The upsell might be the most underrated play in sales and customer service. A ton of lip service is paid to hunting for new customers -- prospecting, connecting, and qualifying people who have never worked with your company before.
But sometimes it’s hard for sales reps to hunt effectively. Given your company’s lack of history with your prospects, there’s simply no guarantee that prospects will want to speak with you, much less buy your product. Even painstaking research can’t always reveal that what seems like a good fit on paper just won’t cut it in the real world.
But once you’ve built up a customer base, CSMs can start farming -- that is, mining your existing customers for opportunities to upsell or cross-sell.
But you can’t just reach out to every single customer six months after they’ve purchased to see if they want another ride on the merry-go-round. Spotting these opportunities requires the same finesse you use to nurture new customer relationships. Luckily, the five situations below can reliably be used to identify good opportunities for upselling.
5 Signs Your Customer Is Ready for an Upsell
1) They’re seeing success with your product.
The best time to ask for another commitment from your customer is when things are already going well. This situation is particularly helpful when the customer wasn’t ready to commit to a more sophisticated package.
Once they start seeing consistent success with your product, a customer will be more open to restarting a conversation about a more sophisticated package. After all, they’ve started to realize a return on their investment and have seen for themselves that your product works. Think of this initial success as your foot in the door you can leverage to get a bigger deal.
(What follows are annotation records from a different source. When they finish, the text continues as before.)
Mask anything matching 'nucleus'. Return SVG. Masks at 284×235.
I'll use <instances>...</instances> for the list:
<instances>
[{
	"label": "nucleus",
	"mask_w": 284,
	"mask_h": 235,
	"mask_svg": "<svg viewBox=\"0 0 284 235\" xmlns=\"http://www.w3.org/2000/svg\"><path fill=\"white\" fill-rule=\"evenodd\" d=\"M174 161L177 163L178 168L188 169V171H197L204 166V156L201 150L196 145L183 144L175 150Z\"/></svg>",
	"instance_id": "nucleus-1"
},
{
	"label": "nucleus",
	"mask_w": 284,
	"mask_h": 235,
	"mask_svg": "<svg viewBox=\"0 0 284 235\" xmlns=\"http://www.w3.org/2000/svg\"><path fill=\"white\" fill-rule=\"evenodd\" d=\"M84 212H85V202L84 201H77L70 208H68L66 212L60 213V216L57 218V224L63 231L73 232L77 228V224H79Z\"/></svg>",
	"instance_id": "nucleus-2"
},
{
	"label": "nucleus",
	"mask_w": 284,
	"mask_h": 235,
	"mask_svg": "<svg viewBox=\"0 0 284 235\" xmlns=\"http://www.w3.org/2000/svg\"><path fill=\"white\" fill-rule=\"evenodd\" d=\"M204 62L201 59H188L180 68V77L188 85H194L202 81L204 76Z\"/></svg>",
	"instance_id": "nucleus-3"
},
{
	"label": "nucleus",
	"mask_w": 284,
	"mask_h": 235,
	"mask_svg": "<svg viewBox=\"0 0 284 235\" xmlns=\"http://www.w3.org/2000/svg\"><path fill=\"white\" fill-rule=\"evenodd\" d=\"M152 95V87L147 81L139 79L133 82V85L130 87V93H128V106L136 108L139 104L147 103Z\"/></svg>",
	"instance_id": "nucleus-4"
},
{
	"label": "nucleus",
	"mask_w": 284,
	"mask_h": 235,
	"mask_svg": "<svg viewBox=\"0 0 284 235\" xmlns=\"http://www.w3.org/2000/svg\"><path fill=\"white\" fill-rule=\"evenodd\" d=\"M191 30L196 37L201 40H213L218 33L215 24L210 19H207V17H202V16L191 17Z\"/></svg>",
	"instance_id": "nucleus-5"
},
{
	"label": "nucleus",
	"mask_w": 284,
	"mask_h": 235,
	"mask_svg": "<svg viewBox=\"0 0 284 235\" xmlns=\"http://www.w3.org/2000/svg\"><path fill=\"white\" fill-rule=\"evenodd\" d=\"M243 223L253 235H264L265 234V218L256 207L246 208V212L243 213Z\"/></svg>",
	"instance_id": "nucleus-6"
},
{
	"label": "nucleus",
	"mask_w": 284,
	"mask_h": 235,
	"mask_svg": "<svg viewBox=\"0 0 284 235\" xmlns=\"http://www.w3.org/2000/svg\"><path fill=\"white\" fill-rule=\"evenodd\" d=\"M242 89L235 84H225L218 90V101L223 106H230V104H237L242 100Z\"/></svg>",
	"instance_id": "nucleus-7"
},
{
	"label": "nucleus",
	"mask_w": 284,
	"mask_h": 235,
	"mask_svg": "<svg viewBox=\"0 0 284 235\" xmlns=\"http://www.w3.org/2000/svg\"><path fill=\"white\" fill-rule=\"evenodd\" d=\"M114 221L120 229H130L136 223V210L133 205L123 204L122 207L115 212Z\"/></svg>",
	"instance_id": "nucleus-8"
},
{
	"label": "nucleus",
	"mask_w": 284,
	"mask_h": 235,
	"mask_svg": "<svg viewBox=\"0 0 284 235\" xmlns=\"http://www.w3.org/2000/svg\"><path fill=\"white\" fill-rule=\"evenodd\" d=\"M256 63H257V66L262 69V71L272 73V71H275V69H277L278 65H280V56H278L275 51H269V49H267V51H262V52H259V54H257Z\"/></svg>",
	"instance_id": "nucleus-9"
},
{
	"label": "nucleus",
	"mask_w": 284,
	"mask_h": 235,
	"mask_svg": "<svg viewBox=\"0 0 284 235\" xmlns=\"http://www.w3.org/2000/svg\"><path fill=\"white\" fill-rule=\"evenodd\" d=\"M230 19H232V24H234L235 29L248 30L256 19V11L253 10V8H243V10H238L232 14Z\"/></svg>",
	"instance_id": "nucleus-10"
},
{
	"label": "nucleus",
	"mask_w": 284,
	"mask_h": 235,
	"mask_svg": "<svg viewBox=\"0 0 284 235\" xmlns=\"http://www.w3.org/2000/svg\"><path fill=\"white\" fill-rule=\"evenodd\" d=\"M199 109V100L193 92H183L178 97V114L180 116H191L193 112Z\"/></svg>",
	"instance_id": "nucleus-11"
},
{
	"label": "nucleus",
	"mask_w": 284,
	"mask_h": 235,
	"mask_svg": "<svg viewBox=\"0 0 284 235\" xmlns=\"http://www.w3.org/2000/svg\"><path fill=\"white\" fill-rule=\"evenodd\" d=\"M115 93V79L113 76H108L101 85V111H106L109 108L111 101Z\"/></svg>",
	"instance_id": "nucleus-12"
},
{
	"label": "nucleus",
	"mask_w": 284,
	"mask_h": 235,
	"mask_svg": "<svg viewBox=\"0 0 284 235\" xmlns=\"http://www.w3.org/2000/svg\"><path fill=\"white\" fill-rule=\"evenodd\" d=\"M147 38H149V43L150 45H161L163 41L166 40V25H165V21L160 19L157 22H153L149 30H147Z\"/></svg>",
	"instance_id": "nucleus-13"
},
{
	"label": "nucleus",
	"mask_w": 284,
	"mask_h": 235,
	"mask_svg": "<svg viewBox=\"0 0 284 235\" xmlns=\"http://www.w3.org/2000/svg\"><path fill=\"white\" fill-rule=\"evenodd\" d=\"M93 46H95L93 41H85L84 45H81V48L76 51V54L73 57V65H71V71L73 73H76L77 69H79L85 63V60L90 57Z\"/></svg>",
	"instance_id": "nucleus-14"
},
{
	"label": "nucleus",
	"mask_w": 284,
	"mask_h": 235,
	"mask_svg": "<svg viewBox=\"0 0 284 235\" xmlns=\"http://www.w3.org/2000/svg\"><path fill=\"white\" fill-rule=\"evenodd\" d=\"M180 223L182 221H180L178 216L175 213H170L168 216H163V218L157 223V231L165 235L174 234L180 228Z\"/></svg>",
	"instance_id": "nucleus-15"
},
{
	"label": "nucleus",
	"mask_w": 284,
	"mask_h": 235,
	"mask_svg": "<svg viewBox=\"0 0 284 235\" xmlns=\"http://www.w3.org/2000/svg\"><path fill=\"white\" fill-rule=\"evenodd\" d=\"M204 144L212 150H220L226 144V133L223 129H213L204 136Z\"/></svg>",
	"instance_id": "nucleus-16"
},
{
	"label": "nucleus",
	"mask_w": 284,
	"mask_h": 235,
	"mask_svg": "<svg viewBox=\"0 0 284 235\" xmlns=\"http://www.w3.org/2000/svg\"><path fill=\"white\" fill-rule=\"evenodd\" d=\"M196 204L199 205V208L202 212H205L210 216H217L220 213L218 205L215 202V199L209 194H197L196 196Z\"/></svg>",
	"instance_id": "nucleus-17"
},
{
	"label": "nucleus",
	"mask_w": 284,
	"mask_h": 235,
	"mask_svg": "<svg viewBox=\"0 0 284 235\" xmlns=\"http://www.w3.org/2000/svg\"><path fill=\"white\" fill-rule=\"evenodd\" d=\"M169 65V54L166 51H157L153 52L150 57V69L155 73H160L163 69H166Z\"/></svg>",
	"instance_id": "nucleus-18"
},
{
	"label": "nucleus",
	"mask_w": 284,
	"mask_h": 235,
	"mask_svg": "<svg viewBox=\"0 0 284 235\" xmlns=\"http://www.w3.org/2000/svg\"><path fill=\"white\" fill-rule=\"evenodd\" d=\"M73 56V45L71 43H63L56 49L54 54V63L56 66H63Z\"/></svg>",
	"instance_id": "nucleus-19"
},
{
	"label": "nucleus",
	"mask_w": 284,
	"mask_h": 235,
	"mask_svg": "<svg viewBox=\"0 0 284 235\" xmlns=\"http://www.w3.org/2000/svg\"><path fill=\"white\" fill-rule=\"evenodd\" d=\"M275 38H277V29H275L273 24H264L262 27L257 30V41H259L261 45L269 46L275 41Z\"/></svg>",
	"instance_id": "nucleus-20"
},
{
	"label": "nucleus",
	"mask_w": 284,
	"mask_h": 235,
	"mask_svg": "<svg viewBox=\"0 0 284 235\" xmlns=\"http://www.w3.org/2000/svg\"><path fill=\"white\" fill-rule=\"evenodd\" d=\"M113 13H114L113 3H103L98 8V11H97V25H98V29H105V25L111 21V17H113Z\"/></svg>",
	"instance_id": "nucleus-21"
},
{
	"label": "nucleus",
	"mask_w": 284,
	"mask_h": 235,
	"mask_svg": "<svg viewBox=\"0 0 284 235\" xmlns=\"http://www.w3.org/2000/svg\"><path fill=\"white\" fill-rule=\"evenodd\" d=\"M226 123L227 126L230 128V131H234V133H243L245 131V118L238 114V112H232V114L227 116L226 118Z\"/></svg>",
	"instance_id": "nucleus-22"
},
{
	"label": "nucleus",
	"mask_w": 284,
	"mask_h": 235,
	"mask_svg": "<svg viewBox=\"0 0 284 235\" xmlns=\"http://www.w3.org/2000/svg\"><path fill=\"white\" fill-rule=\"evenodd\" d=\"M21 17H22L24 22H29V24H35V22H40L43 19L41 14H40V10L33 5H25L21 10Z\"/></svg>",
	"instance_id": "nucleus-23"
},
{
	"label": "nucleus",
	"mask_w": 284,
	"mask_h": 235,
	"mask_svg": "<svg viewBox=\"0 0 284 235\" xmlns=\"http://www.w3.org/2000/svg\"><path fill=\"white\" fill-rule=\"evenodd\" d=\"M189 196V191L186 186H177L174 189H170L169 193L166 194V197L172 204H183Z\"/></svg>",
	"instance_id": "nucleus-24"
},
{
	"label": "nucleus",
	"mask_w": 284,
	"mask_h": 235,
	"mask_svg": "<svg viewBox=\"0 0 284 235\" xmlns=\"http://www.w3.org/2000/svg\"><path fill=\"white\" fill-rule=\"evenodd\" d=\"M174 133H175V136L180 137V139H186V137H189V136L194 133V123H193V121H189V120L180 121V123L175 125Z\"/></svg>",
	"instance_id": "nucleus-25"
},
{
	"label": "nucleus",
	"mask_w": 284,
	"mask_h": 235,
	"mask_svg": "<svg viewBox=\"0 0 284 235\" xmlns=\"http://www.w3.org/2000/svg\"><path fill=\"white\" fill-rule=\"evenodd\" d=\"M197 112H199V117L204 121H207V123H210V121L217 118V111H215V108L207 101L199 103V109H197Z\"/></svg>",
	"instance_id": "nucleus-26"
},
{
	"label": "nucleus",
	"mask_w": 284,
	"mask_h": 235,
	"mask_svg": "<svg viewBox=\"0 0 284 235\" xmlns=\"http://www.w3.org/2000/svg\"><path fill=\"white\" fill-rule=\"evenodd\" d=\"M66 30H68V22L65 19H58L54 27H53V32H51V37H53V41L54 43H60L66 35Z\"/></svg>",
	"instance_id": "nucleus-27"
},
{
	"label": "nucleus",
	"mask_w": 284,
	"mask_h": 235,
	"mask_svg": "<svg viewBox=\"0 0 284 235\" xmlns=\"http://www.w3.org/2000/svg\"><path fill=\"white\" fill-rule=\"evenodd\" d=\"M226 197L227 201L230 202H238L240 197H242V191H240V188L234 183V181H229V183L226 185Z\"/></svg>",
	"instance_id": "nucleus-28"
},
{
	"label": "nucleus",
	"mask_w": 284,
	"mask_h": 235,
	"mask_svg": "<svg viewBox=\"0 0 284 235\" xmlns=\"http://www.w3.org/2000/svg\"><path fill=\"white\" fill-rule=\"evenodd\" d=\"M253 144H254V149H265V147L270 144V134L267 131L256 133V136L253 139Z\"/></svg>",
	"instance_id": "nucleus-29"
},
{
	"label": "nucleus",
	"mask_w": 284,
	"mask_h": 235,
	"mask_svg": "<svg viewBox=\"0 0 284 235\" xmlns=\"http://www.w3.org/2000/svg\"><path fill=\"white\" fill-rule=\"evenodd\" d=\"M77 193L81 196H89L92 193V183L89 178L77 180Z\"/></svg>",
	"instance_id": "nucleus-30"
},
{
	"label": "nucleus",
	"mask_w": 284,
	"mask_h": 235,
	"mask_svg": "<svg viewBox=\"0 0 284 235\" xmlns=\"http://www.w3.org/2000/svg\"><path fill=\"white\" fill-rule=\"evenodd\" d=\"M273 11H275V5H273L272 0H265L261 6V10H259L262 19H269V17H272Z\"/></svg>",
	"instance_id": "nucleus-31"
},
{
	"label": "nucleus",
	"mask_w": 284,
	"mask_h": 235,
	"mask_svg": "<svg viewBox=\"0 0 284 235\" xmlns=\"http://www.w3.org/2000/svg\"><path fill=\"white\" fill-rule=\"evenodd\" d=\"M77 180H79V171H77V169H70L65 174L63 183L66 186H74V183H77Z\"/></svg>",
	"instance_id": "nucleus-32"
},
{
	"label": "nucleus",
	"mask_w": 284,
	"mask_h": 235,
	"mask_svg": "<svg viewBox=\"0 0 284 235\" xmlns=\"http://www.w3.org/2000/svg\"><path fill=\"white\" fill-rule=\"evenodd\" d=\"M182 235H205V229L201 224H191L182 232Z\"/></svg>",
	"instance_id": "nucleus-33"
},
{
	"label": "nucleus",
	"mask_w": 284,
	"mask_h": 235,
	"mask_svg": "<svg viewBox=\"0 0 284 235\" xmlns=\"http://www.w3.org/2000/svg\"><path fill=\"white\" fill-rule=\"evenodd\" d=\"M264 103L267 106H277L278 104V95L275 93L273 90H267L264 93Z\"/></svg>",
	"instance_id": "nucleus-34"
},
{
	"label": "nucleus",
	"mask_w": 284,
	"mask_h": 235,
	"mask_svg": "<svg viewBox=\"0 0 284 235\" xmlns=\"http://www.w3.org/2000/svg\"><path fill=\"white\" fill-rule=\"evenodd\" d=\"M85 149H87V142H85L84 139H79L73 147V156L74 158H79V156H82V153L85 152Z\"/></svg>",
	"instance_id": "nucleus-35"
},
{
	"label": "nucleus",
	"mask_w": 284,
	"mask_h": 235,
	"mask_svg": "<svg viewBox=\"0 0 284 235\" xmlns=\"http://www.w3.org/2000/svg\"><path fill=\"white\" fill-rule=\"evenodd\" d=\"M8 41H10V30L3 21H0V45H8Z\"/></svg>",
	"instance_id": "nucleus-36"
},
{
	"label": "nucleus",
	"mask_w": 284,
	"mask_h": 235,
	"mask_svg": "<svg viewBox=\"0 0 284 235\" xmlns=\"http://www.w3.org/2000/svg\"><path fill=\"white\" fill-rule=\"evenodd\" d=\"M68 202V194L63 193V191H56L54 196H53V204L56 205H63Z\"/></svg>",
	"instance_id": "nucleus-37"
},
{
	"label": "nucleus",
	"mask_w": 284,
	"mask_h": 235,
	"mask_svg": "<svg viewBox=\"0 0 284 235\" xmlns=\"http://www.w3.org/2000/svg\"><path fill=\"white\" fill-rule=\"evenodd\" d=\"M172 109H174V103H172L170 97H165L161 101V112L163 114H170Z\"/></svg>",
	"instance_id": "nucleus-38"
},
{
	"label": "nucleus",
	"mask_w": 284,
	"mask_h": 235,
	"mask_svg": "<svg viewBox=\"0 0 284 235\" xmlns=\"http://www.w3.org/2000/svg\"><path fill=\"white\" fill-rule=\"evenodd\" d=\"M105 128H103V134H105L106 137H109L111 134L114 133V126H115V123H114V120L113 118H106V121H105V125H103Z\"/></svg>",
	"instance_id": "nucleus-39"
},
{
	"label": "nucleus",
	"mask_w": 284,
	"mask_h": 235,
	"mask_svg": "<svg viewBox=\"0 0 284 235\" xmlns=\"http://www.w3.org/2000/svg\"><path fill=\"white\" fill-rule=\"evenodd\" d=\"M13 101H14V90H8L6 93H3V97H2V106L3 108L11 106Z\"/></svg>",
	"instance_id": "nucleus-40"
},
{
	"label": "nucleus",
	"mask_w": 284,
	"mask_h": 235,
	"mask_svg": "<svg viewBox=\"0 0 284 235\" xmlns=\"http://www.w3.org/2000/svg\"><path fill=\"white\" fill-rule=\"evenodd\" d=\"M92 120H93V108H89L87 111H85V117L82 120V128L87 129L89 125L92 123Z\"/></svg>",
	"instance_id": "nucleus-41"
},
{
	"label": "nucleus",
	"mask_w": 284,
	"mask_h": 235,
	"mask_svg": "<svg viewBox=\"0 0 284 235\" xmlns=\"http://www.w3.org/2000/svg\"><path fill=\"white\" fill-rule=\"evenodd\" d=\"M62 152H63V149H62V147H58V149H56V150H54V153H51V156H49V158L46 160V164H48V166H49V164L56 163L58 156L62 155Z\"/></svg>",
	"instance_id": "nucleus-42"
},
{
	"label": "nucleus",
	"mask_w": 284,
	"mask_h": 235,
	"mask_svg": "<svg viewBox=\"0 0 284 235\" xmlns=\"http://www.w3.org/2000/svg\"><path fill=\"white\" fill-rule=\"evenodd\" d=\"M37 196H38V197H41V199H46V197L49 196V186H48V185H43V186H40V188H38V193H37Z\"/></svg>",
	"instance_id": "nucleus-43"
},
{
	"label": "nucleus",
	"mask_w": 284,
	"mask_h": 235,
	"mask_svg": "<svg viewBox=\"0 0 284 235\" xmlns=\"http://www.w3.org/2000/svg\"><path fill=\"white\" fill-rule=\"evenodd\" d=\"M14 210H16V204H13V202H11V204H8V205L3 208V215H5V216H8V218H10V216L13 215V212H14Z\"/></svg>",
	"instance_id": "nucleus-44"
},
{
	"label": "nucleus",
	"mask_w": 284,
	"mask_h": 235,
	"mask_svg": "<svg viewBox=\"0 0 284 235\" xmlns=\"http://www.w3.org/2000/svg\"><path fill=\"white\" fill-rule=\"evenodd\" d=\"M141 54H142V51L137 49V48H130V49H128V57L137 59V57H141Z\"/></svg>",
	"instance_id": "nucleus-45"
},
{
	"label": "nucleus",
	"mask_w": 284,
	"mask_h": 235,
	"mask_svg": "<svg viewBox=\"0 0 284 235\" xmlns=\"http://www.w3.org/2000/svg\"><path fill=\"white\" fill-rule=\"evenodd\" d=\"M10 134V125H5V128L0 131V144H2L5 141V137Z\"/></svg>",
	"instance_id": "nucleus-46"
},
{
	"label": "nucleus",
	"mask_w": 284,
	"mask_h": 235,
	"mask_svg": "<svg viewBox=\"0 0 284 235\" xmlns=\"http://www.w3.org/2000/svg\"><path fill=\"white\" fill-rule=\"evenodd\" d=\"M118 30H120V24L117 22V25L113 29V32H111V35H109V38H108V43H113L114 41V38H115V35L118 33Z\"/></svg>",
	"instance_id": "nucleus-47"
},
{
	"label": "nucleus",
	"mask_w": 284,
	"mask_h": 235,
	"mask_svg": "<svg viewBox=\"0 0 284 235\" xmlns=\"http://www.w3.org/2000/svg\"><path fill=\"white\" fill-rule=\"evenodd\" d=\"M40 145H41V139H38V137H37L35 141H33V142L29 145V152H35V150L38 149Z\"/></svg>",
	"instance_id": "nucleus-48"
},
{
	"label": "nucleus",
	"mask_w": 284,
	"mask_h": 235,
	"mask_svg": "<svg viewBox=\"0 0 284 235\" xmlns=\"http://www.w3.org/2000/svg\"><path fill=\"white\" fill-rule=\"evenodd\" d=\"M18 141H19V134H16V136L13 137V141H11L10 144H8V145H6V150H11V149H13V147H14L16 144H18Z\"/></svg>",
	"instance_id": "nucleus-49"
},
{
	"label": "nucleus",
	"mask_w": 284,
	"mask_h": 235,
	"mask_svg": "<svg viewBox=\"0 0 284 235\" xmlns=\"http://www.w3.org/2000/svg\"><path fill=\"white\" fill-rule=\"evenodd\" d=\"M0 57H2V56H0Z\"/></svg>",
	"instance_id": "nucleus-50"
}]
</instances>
2) Their company is positioned for a strategic shift.
Any time a customer’s company is gearing up for a big change in strategy -- whether it’s introducing a new product line, pivoting on an existing offering, or simply shifting gears -- you should be there.
If you already have a healthy relationship, it’s only natural that a customer will want to go to the next level with a vendor they already know and trust, provided you can sell them something that’ll help in this new endeavor.
3) They’re focused on new priorities.
Most companies don’t face one challenge at a time. They usually have multiple competing projects at any given time that someone needs to prioritize. Which means that once your product is in place and solving an existing challenge, your customer will have time to tackle other items on their list.
Make sure that during your initial discovery you’re doing a thorough qualification. Although your focus should be on the specific product your customer is interested in, suss out your customer's other projects so you have broader context. Then, check in on progress in a few months and see if you can help out with any of the other priorities your customer needs to solve.
4) They’re referring new business to you.
If your customer is proactively sending you new prospects and leads, it’s a sign they’re extremely happy with your product. After all, nobody is going to take time out of their schedule or risk their reputation to send a referral on behalf of a company they’re about to end a relationship with.
In these cases, reach out to your customer to thank them for the referral, then use this as an opportunity to ask them how things are going.
5) They’re growing.
Whether they’re expanding their offices, adding new departments, or simply hiring at a faster clip than they used to, your ears should perk up when you hear about company growth. This means that something’s working (hopefully, something related to your product), and that more cash is now available for your customer to spend.
Growth also indicates that the company is investing in their future and will likely have new needs as they scale. Get in at the ground floor and you’ll be able to feed off the relationship for years to come.